Document text:
Thank goodness that in 2013 we’re commemorating the Civil Rights milestones achieved through the sacrificial work of brave men and women who forfeited the pursuit of their own happiness to defend their constitutional rights and those of fellow citizens.
If it weren’t for the heightened awareness of history, those of us under 50 might not understand the inherent danger of Shelby County’s daring decision to challenge a provision of the 1965 Voting Rights Act that requires Alabama officials to get federal pre-clearance on any voting rule changes.
If we hadn’t been inundated with stories about struggles in the recent past, we might not have sensed the sinister undertones of the recent political posturing and legal wrangling over voter ID laws, polling place hours and changes in voting districts. We suspect their purpose was — is — voter suppression of ethnic minorities, college-aged adults, seniors and people in Democratic-leaning areas.
So I’m thankful that these younger adults are openly asking, why this flurry of activity around voting and voting rights? How is it that the Voting Rights Act, a crowning achievement of the Civil Rights Movement whose provisions were recently upheld by overwhelming majorities in Congress as recently as 2006, are now under attack?
Some people don’t want to think about the answer to those questions, but truth is best served in the bright light of reality.
And the truth is, it’s about a 2008 election of the nation’s first African-American president and a calculated, multi-billion dollar campaign to keep him from returning to office for a second time in 2012. (Sounds an awful lot like the vast “right-wing conspiracy” that Hillary Clinton mentioned years ago, doesn’t it?)
The calamitous failure of that campaign means the conspirators behind it are madder than ever and working now to find other means to achieve their political ends.

Work to be completed:
Reproduce the passage of the voting rights commentary from "So I’m thankful" up to and including "ago, doesn’t it?)", word for word.

Supplied information:

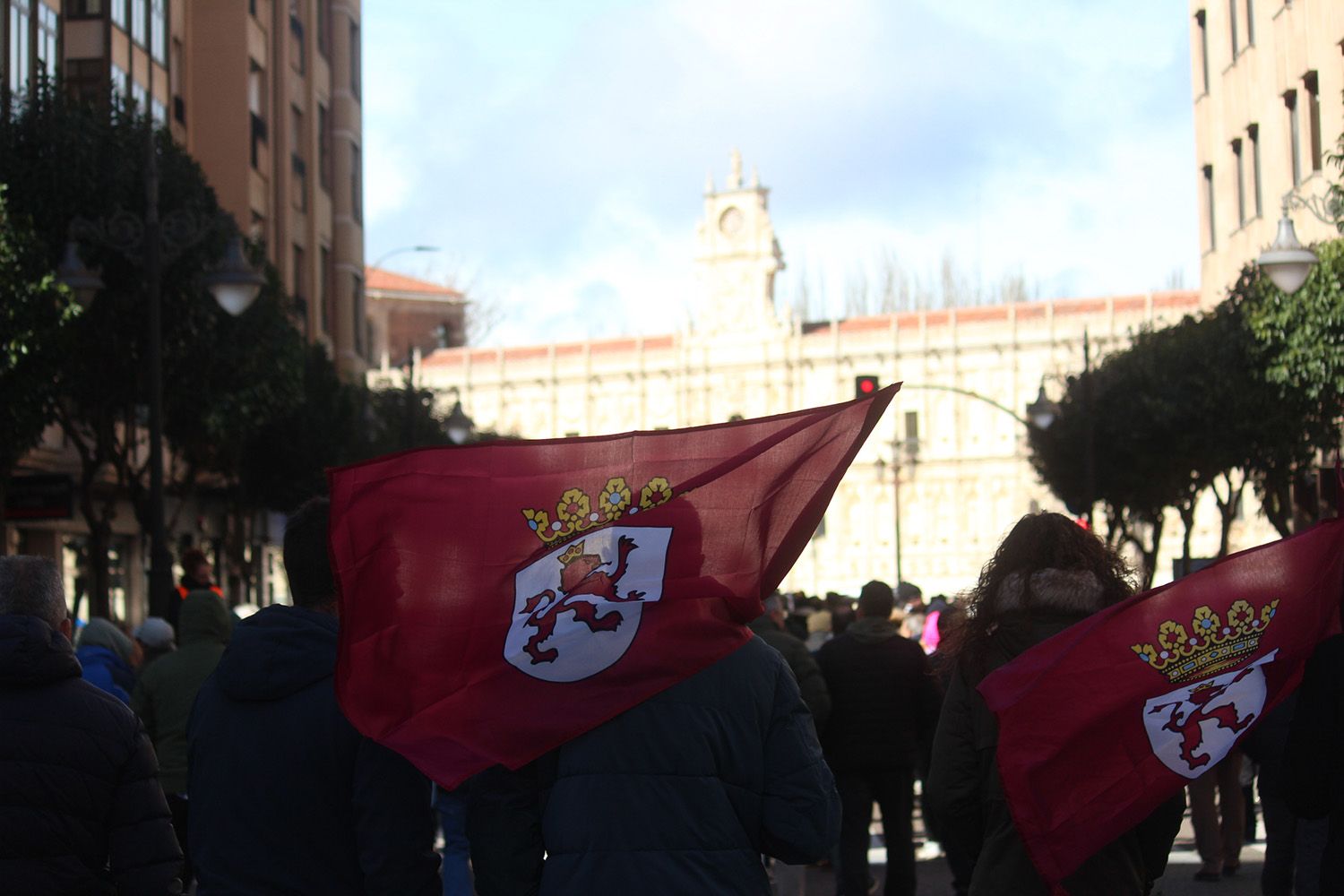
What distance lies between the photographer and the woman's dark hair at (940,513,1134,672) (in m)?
4.79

Solution for this problem:
So I’m thankful that these younger adults are openly asking, why this flurry of activity around voting and voting rights? How is it that the Voting Rights Act, a crowning achievement of the Civil Rights Movement whose provisions were recently upheld by overwhelming majorities in Congress as recently as 2006, are now under attack?
Some people don’t want to think about the answer to those questions, but truth is best served in the bright light of reality.
And the truth is, it’s about a 2008 election of the nation’s first African-American president and a calculated, multi-billion dollar campaign to keep him from returning to office for a second time in 2012. (Sounds an awful lot like the vast “right-wing conspiracy” that Hillary Clinton mentioned years ago, doesn’t it?)